These are just the sort of things many conservative Catholics would like to tell the American bishops, or even the pope. Still, there are several factors from Catherine’s own life that argue against a wholesale adoption of her methods.

To begin with, it was the inarguable holiness of her life that allowed her to radiate authority. When she told the Pope, “The honor of God compels me to speak bluntly,” she had already spent more than a dozen of her twenty-nine years wholly committed to discerning and following the will of God. This gave her advice, even her scolding, a contemplative foundation few today would claim for themselves.

Then too, there is the teaching she gave in her book The Dialogue, where she portrays God as saying: “I wish the laity to hold [priests] in due reverence, not for their own sakes… but for Mine, by reason of the authority I have given them… This reverence should never diminish in the case of priests whose virtue grows weak, any more than in the case of those virtuous ones...” This will not sit well with those Catholics who think reverence for bishops whose virtue has grown weak is itself a major contributor to the difficulties facing the Church.

Finally, there’s the practical matter that St. Catherine’s advice, however wise it may have been, was often resisted or ignored by those to whom she gave it.

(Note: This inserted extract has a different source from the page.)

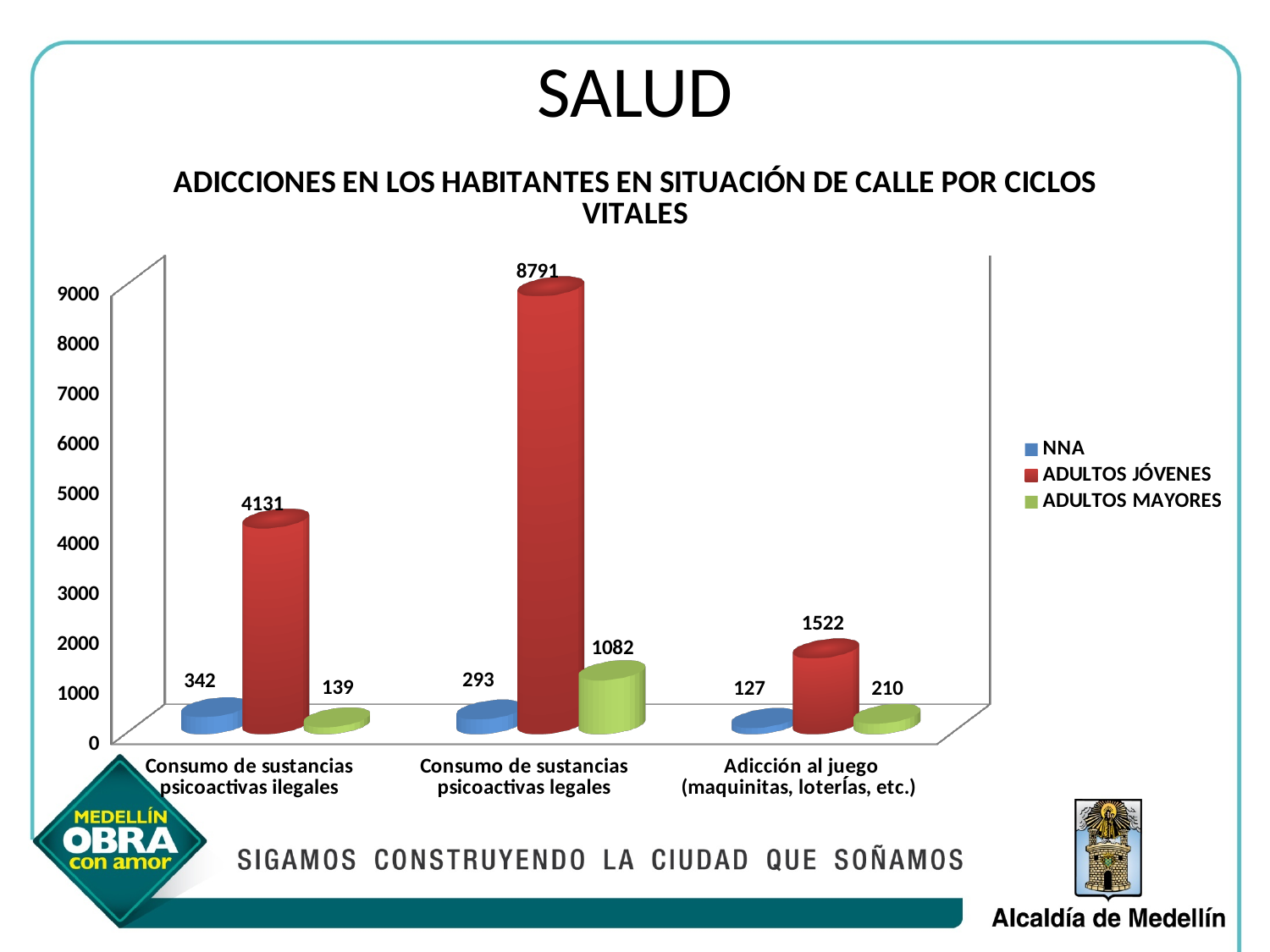
What is the difference between the ADULTOS JÓVENES values for 'Consumo de sustancias psicoactivas legales' and 'Consumo de sustancias psicoactivas ilegales'? 4660 How many categories are shown on the x axis? 3 What is the value for ADULTOS JÓVENES in the 'Consumo de sustancias psicoactivas legales' category? 8791 What is the title of the chart? ADICCIONES EN LOS HABITANTES EN SITUACIÓN DE CALLE POR CICLOS VITALES Which category has the highest value for ADULTOS JÓVENES? Consumo de sustancias psicoactivas legales What kind of chart is shown on the slide? Bar chart Which category has the lowest value for NNA? Adicción al juego (maquinitas, loterías, etc.) What is the value for ADULTOS MAYORES in the 'Adicción al juego (maquinitas, loterías, etc.)' category? 210 How many series does the legend list? 3 Is the ADULTOS JÓVENES value for 'Adicción al juego (maquinitas, loterías, etc.)' greater or less than 2000? less What is the value for NNA in the 'Consumo de sustancias psicoactivas ilegales' category? 342 Which is larger: the ADULTOS MAYORES value for 'Consumo de sustancias psicoactivas legales' or for 'Adicción al juego (maquinitas, loterías, etc.)'? Consumo de sustancias psicoactivas legales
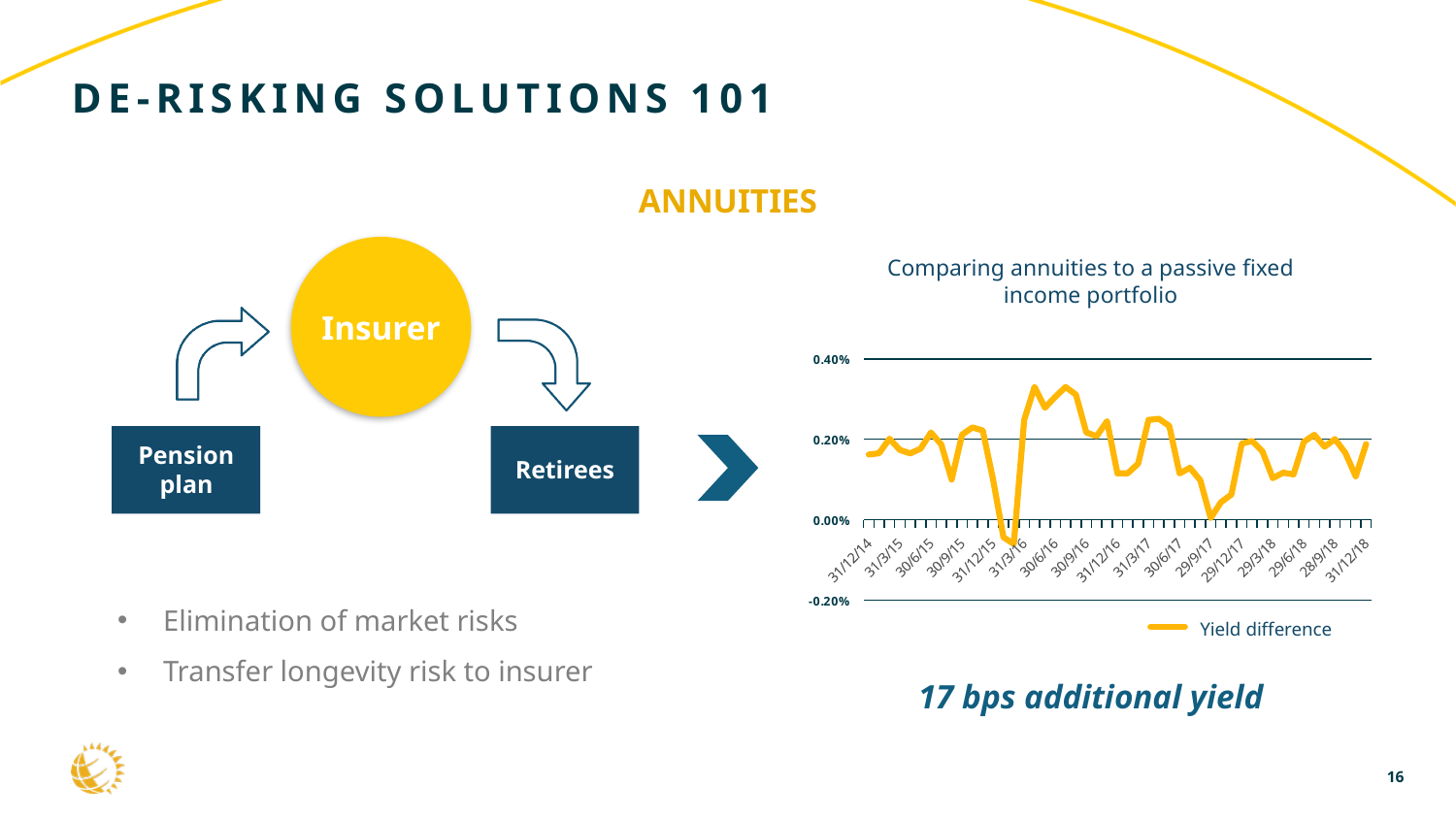
What series name appears in the chart's legend? Yield difference Is the value of the yield difference at 30/6/16 greater or less than 0.20%? greater Is the value of the yield difference at 31/12/14 greater or less than 0.20%? less Is the highest point of the yield difference line greater or less than 0.20%? greater What is the title of the chart on the slide? Comparing annuities to a passive fixed income portfolio What is the first date label on the chart's horizontal axis? 31/12/14 How many series does the chart's legend list? 1 What kind of chart is shown on the slide? Line chart What is the last date label on the chart's horizontal axis? 31/12/18 What is the highest value shown on the chart's vertical axis? 0.40%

Pope Gregory XI’s return to Rome was a crucial step in the path that led to forty years of schism, and the schismatic cardinals could not have felt closer to Urban VI after being labeled “stench” by one of his most outspoken supporters.

But if St. Catherine’s life doesn’t provide carte blanche to excoriate bishops, it does suggest a basis for appropriate lay criticism of the bishops.

Catherinian scholar Sr. Suzanne Noffke, OP, has identified the cornerstone of St. Catherine’s sense of ecclesial obedience as an obedience to Christ, one therefore shared by bishops and laity alike, an obedience to which each member of the Church may legitimately call each other.

“There seem to have been only two ultimate questions for Catherine in matters of practical discernment,” Noffke writes. “’Is it true?’ and ‘Is it loving?’”

No doubt St. Catherine’s life of profound contemplation gave her clearer insight into what is true than most Catholics today have. Yet any Catholic might be reminded of his primary duty of obedience to Christ, Who (Catholics believe) is Truth, before and above all other duties.

The harder standard for today’s letter-writing layman may well be making sure his letters are written in love. There is much that is unlovable where the Church encounters the world, but truth separated from love would have been unthinkable for St. Catherine.

How is the letter writer sure he is acting out of love? By “remaining in the cell of self-knowledge… because knowledge must precede love,” St. Catherine teaches, “and only when [the soul] has attained love, can she strive to follow and to clothe herself with the truth.”

Certainly some things to which a bishop might be exhorted don’t require three years of prayer to discern. But anyone who calls upon St. Catherine of Siena as his model in advising or instructing the American bishops should be aware of the risks involved. He just might find himself called upon him to change, too. Saints are funny that way.